Located in the centre of Tashkent's old quarter, the bazaar's main structure is shaped like a dome which is said to be the largest in Tashkent. I was, in fact, struck by the beauty and uniqueness of the aquamarine dome which sparkled in the sunshine.



The bazaar is huge and I spent three hours exploring it. Anyone wishing to visit Chorsu Bazaar should plan ahead what they wish to buy as its sheer size can leave one feeling utterly confused.

It helped that we had local boy Alisher to guide us around the market. Alisher, who has been working as a tour guide for six years and is married with three children, said tourists usually give Chorsu Bazaar a miss as they prefer to visit Tashkent's more famous historical sites.

But Chorsu Bazaar is no less historical. It was built during the 15th century and once upon a time it served as an important stopover for traders plying the silk route between China and the Mediterranean nations.

In 1966, an earthquake destroyed the bazaar but it has since been rebuilt.

Today, Chorsu Bazaar is teeming with activities.
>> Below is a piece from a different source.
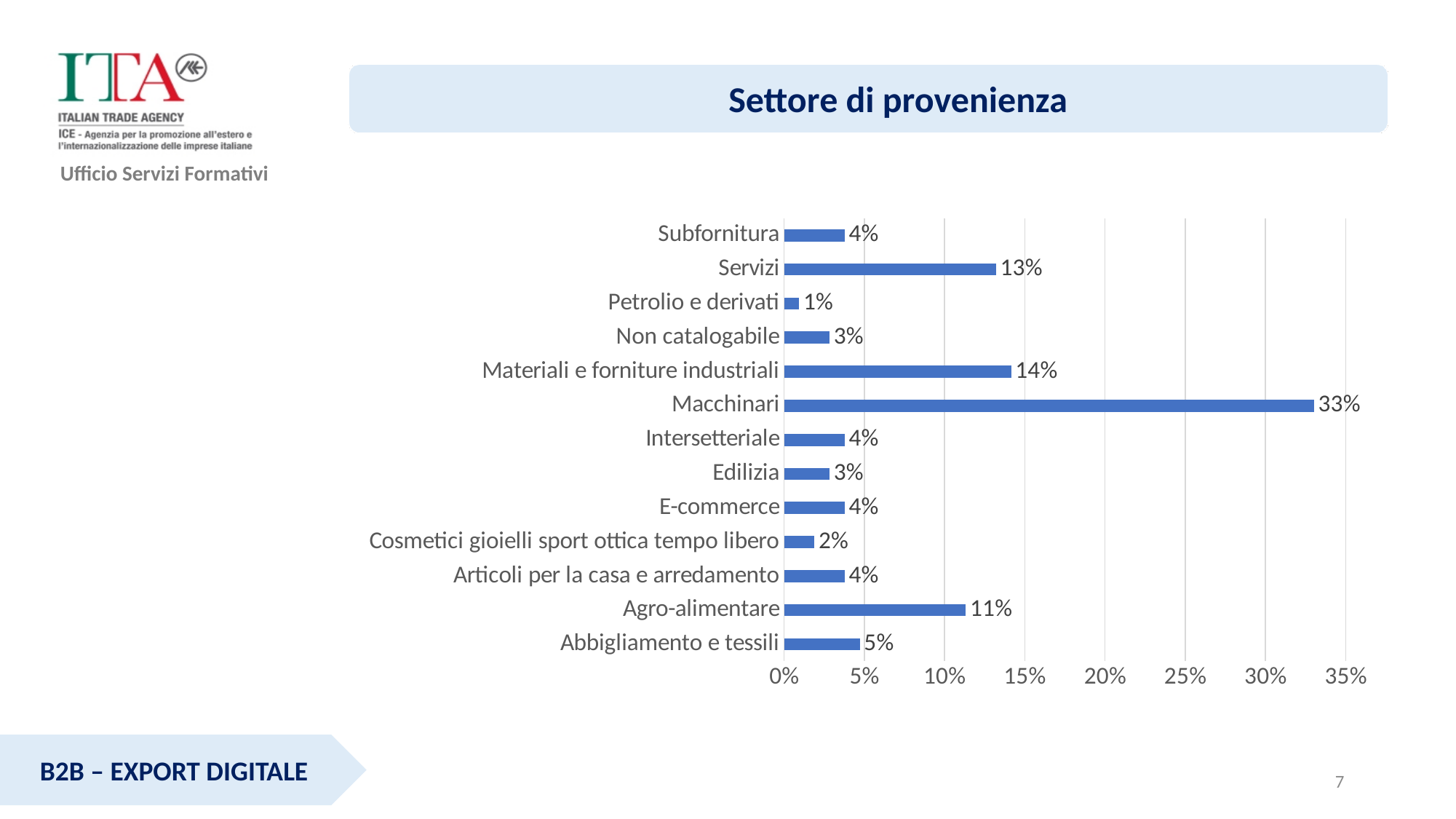
Which category has the lowest value? Petrolio e derivati How many categories are shown in the chart? 13 What is the value for Servizi? 13% What is the title of the chart? Settore di provenienza What kind of chart is shown on the slide? bar chart Which category has the highest value? Macchinari Which is larger, the value for Servizi or the value for Agro-alimentare? Servizi What is the value for Macchinari? 33% What is the value for Agro-alimentare? 11% What is the difference between the values for Macchinari and Materiali e forniture industriali? 19% Is the value for Macchinari greater or less than 30%? greater What is the value for Petrolio e derivati? 1%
Besides the usual vegetables, fruits, fish and meat, it also has traders selling a variety of nuts, dried fruits, spices, souvenirs, handicrafts, clothes, accessories, shoes and bags.
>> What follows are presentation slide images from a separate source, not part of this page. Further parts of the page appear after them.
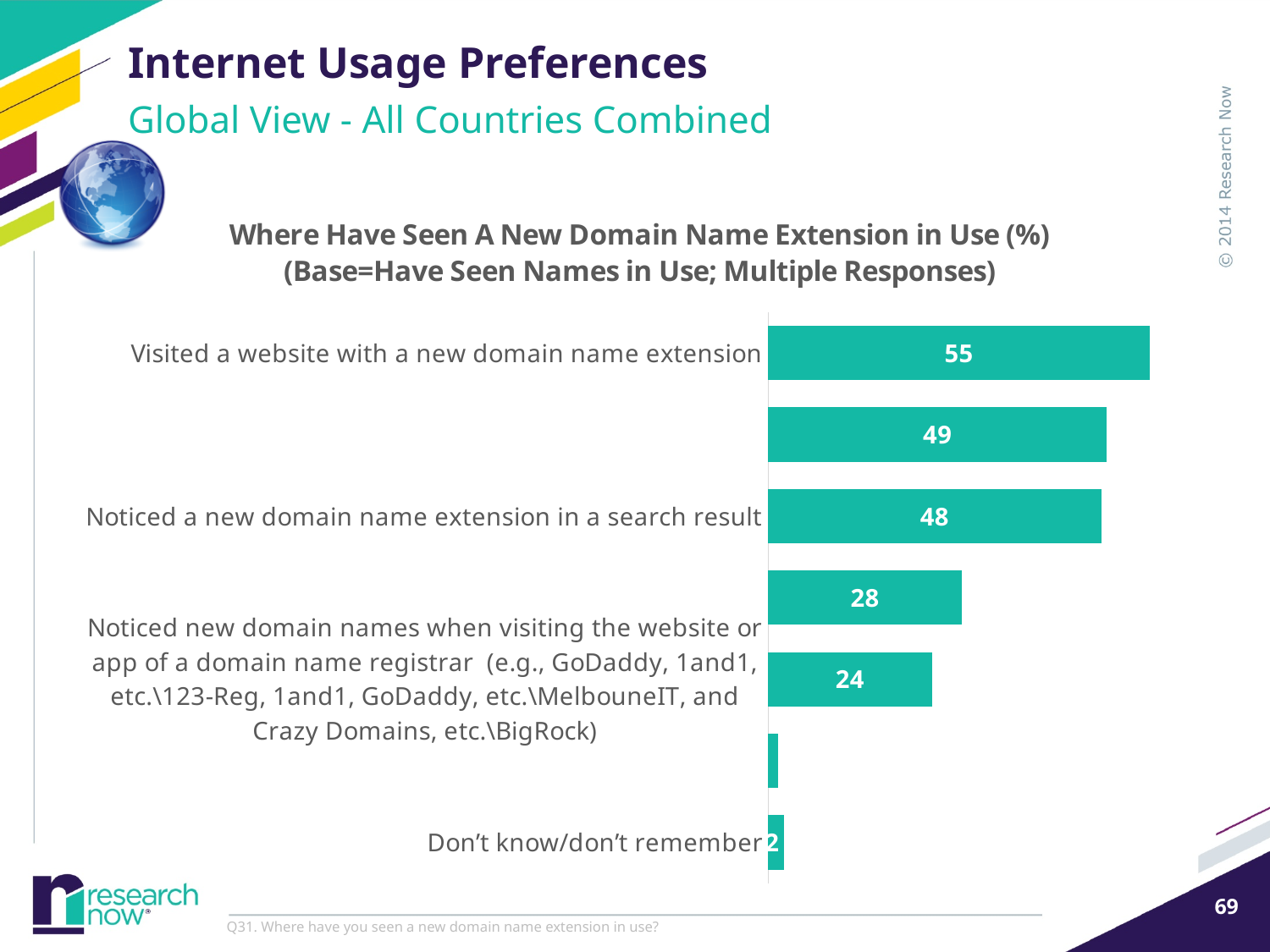
What is the title of the chart? Where Have Seen A New Domain Name Extension in Use (%) (Base=Have Seen Names in Use; Multiple Responses) What is the difference between the value for "Visited a website with a new domain name extension" and the value for "Noticed a new domain name extension in a search result"? 7 What is the second-highest value printed on the chart? 49 What colour are the bars in the chart? Teal What is the value for "Visited a website with a new domain name extension"? 55 Which category has the highest value in the chart? Visited a website with a new domain name extension What is the value for "Noticed a new domain name extension in a search result"? 48 What is the value for "Don't know/don't remember"? 2 How many bars are plotted in the chart? 7 Which is larger: the value for "Visited a website with a new domain name extension" or the value for "Noticed a new domain name extension in a search result"? Visited a website with a new domain name extension What kind of chart is shown on the slide? Bar chart What is the difference between the value for "Visited a website with a new domain name extension" and the value for "Don't know/don't remember"? 53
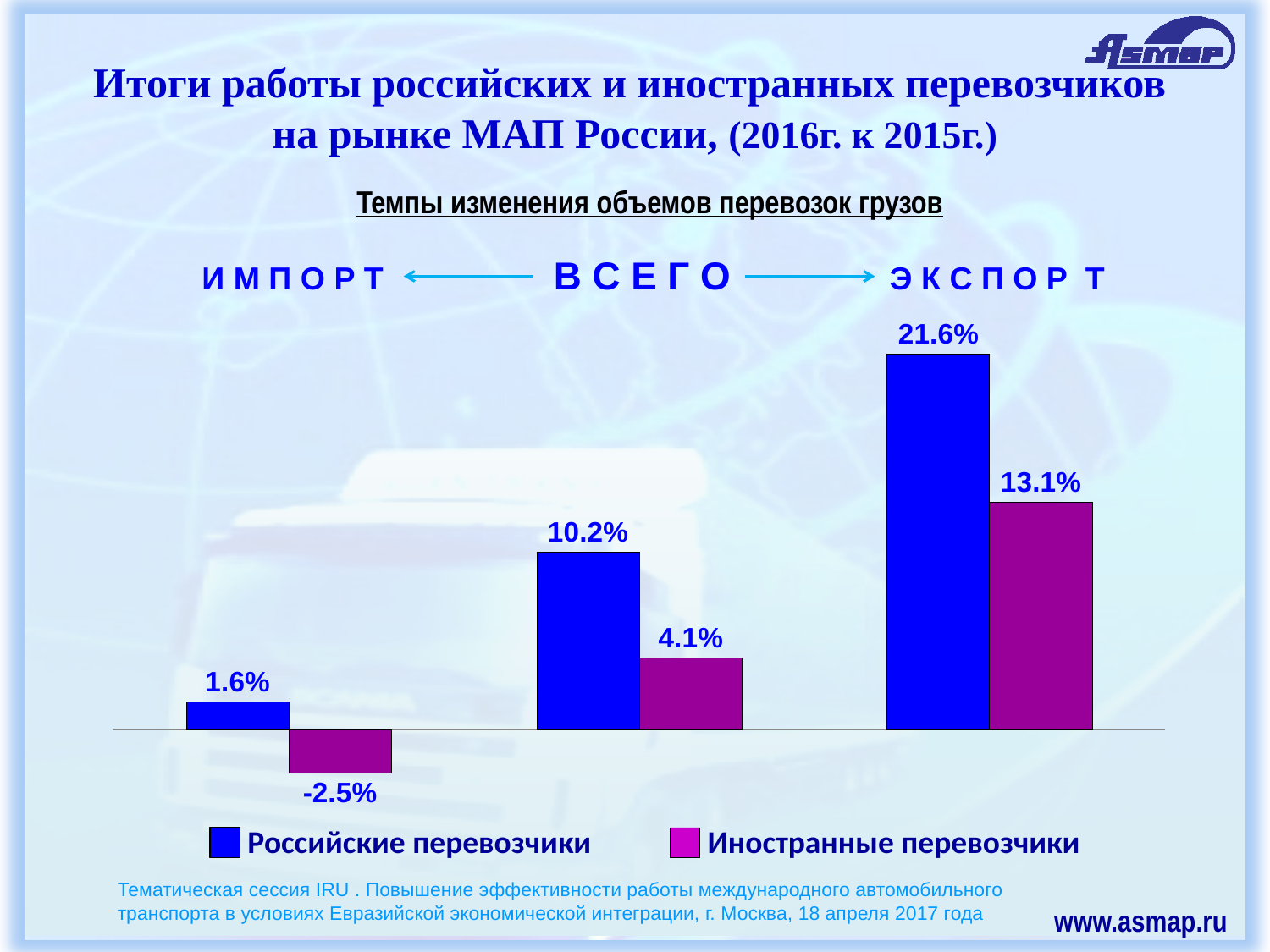
What is the value for Иностранные перевозчики in the ИМПОРТ category? -2.5% What is the value for Российские перевозчики in the ИМПОРТ category? 1.6% Which is larger in the ВСЕГО category: Российские перевозчики or Иностранные перевозчики? Российские перевозчики In which category is the value for Российские перевозчики highest? ЭКСПОРТ In which category is the value for Иностранные перевозчики lowest? ИМПОРТ What is the value for Российские перевозчики in the ВСЕГО category? 10.2% Which colour represents Иностранные перевозчики in the chart? Purple What kind of chart is shown on the slide? Bar chart What is the value for Иностранные перевозчики in the ЭКСПОРТ category? 13.1% What is the difference between the Российские перевозчики and Иностранные перевозчики values in the ЭКСПОРТ category? 8.5% How many categories are shown on the chart? 3 How many series does the legend list? 2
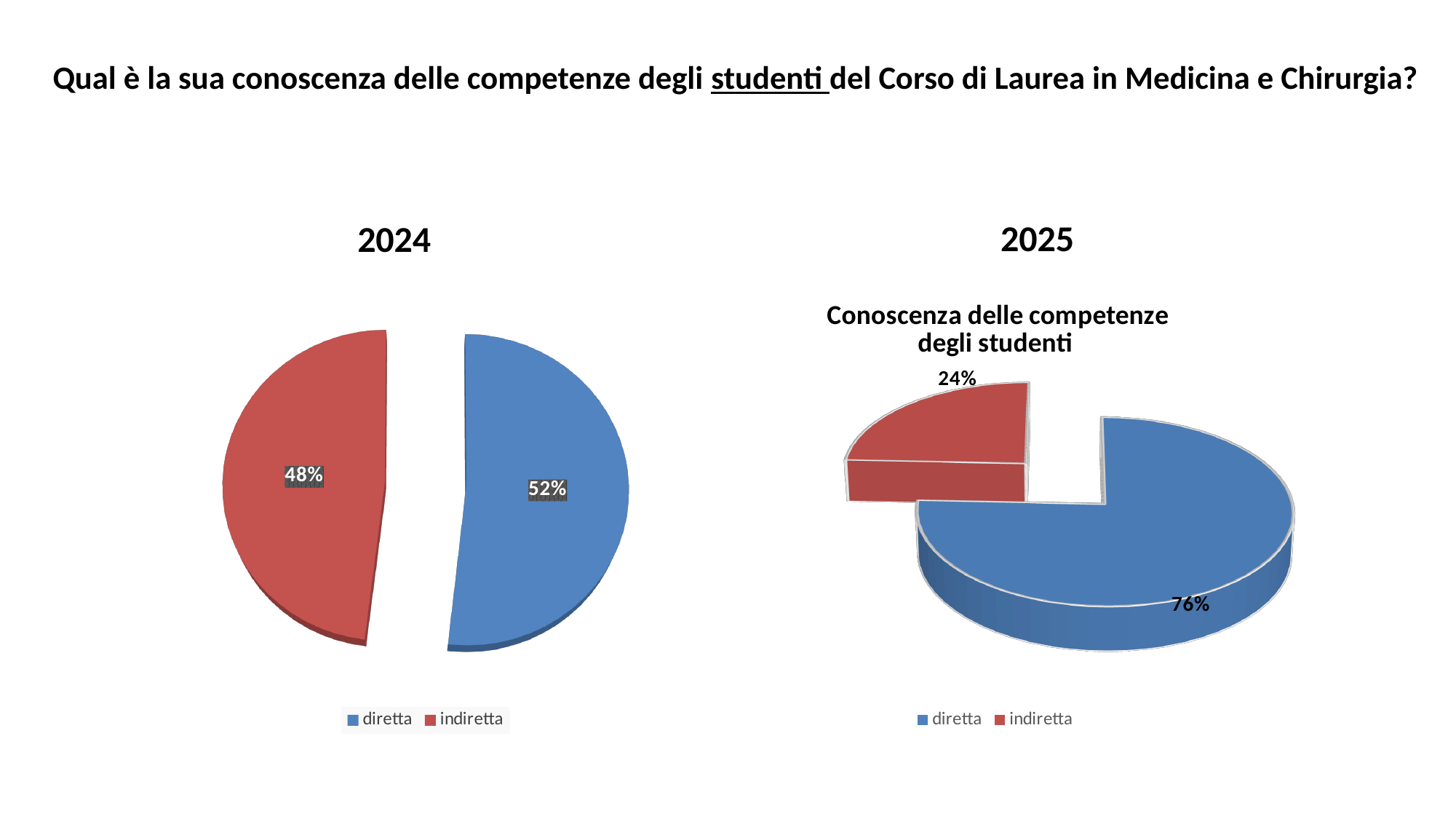
In the 2025 pie chart, what is the difference between the 'diretta' and 'indiretta' shares? 52% In the 2025 pie chart, which slice is the largest? diretta Comparing the 'diretta' share in the 2024 chart with the 'diretta' share in the 2025 chart, which is larger? 2025 What is the title printed above the 2025 pie chart? Conoscenza delle competenze degli studenti In the 2024 pie chart, what share is labelled for 'indiretta'? 48% How many slices does the 2025 pie chart have? 2 In the 2024 pie chart, what is the difference between the 'diretta' and 'indiretta' shares? 4% In the 2025 pie chart, what share is labelled for 'indiretta'? 24% In the 2025 pie chart, what share is labelled for 'diretta'? 76% What kind of chart is used for the 2024 data? Pie chart In the 2025 pie chart, which slice is the smallest? indiretta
The bazaar is indeed a haven for tourists who wish to take souvenirs back home and the best part is that the prices are very reasonable.

I myself bought several packets of saffron — a type of spice that adds flavour to dishes like nasi beriyani and nasi Arab — to give my friends back home, with each 20-gramme packet priced at only RM11. A similar packet of saffron in Malaysia will set one back nearly RM300!

I remember buying saffron in Istanbul, Turkey, some years back and the price was definitely higher over there.

The Chorsu Bazaar traders are a generous lot and often give their customers something free along with their purchases. The trader from whom I bought saffron gave me some cajun (seasoning with ingredients such as star anise and cinnamon) free of charge. Bargaining is also an integral part of this bazaar's culture.

Traders here accept the US dollar and the local currency Uzbekistani Som. One US dollar is equivalent to about 9,539.52 Som.

Fortunately for visitors like me who are overwhelmed by the hugeness of the bazaar, the stalls are arranged systematically in sections according to the nature of goods sold by the traders.

The section offering a wide array of nuts, spices and dried fruits was my favourite. I was drawn to the nuts, especially the pistachios, almonds and hazelnuts that looked so crunchy and tempting. I bought some pistachios at a mere RM22 per kilogramme.

I was also attracted to the local handicraft section where I bought an Uzbek suzani embroidered wall hanging, as well as a fully-embroidered sling bag made of goat hair that only cost me RM80.



All that shopping and exploring had made us hungry, so our guide Alisher took us to the food section.

He introduced us to a couple of local favourites, lepeshka or non which is a type of bread that is eaten with sliced red onions mixed with chilli powder and shashlik (lamb kebab). 

Non is round in shape but its size differs from district to district. It is a popular staple food among Uzbeks and is made from the flour of wheat grown locally. It is understood that the Uzbek non has a distinct taste that is incomparable with similar types of bread available in other countries.

The locals eat non by tearing the bread into small pieces with their hands, instead of using a fork or knife, out of respect for this food item which they consider very special.